**Texto para leitura**
◆ ◆ ◆ ◆ ◆
Acho que sou um brasileiro relapso: não gosto de Carnaval nem de futebol. De Carnaval até que eu gostava antigamente –muito antigamente–, antes de banqueiros do jogo do bicho em busca de respeitabilidade e figurões ou figurinhas mundanas em busca de promoção pessoal o terem transformado num supershow de kitsch, ao gosto da babaquice turística.
Quanto a futebol, embora me seja indiferente em se tratando de campeonato estadual ou nacional, a coisa muda de figura quando o jogo é da seleção. Aí, como todo brasileiro que se preze, também me deixo empolgar. A ponto de, na partida decisória contra a Itália, ter desistido de assistir ao segundo tempo: não me achei com coração suficientemente forte.
◆ ◆ ◆ ◆ ◆
**Desafio 1**
No texto sobre Carnaval e futebol, identifique todas as formas verbais conjugadas na primeira pessoa do singular do presente do indicativo.
**Desafio 2**
Dê prosseguimento ao texto sobre Carnaval e futebol a partir de sua última frase.

**Dados coletados**
◆ ◆ ◆ ◆ ◆
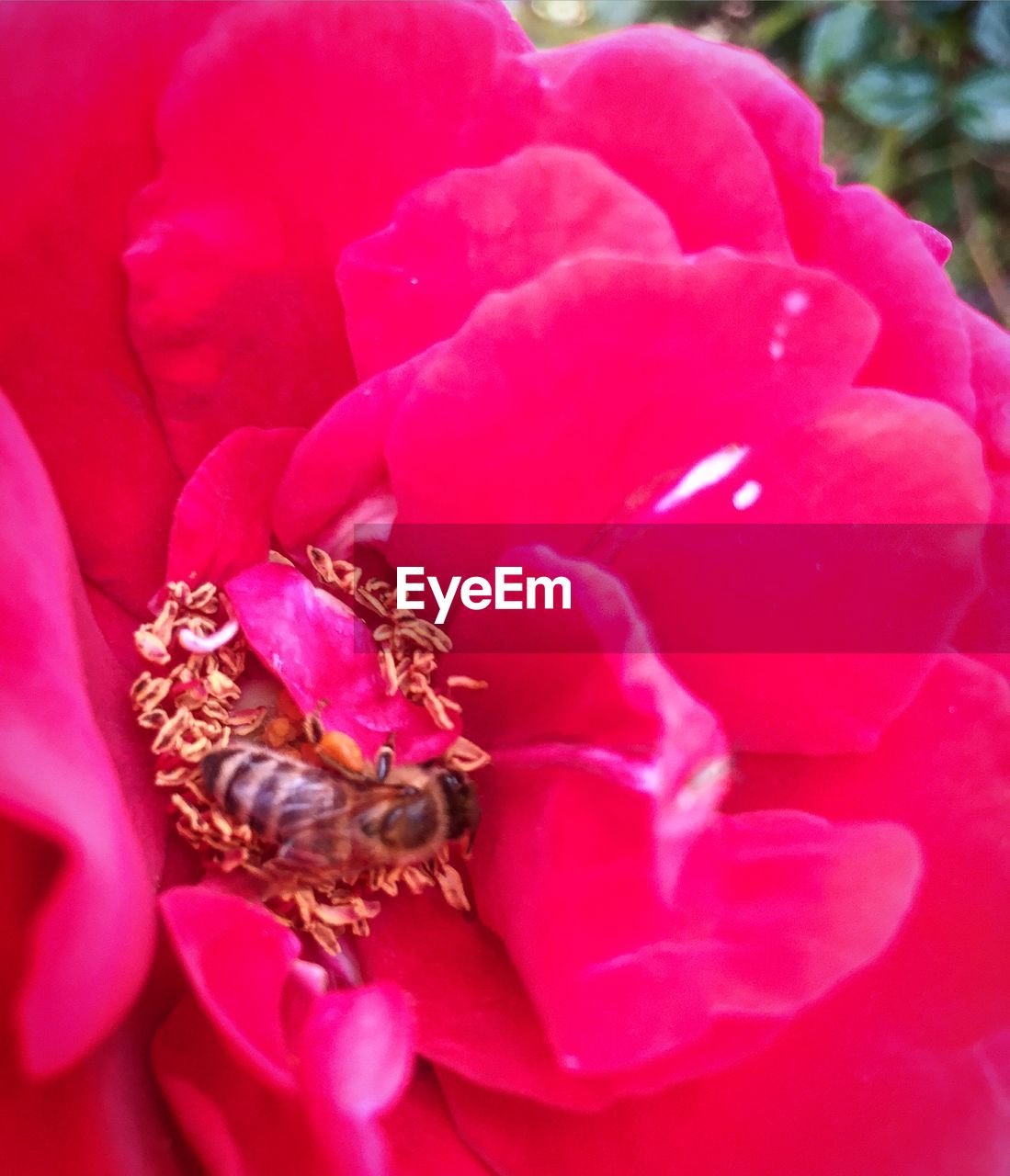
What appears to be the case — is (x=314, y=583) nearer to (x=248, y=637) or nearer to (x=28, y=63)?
◆ ◆ ◆ ◆ ◆
**Resposta escrita 1**
acho, sou, gosto, deixo

**Resposta escrita 2**
Todavia, solidarizei-me discretamente, da minha cadeira de telespectador, com o entusiasmo da enorme multidão que aguardava o time de Parreira no Recife e em Brasília. Digo discretamente porque, desde o fatídico 1964 que as institucionalizou na marra, criei ojeriza por patriotadas.
No caso da conquista do tetra, ela é porém inteiramente justificável. Tanto mais quanto vem mostrar que, ao se enfeitar de verde e amarelo para uma festa que era toda dele, o povão estava cônscio de que nem a farsa de Collor nem os escândalos da quadrilha do Orçamento e de seus cúmplices no Congresso chegaram a aviltar irreparavelmente as duas cores pátrias.
Aliás, em matéria de consciência popular, vi um exemplo notável outro dia. Uma emissora de TV pôs uma repórter na rua perguntando aos passantes se seriam capazes de desistir de acompanhar a partida final do Brasil se, em troca, no mesmo horário, pudessem encher gratuitamente seu carrinho de compras num supermercado. As respostas forma unânimes em favor do carrinho gratuito. Como se vê, entusiasmo patriótico-esportivo não envolve necessariamente alienação nem perda do sentido de realidade que distingue a solidez do pão da insubstancialidade do circo.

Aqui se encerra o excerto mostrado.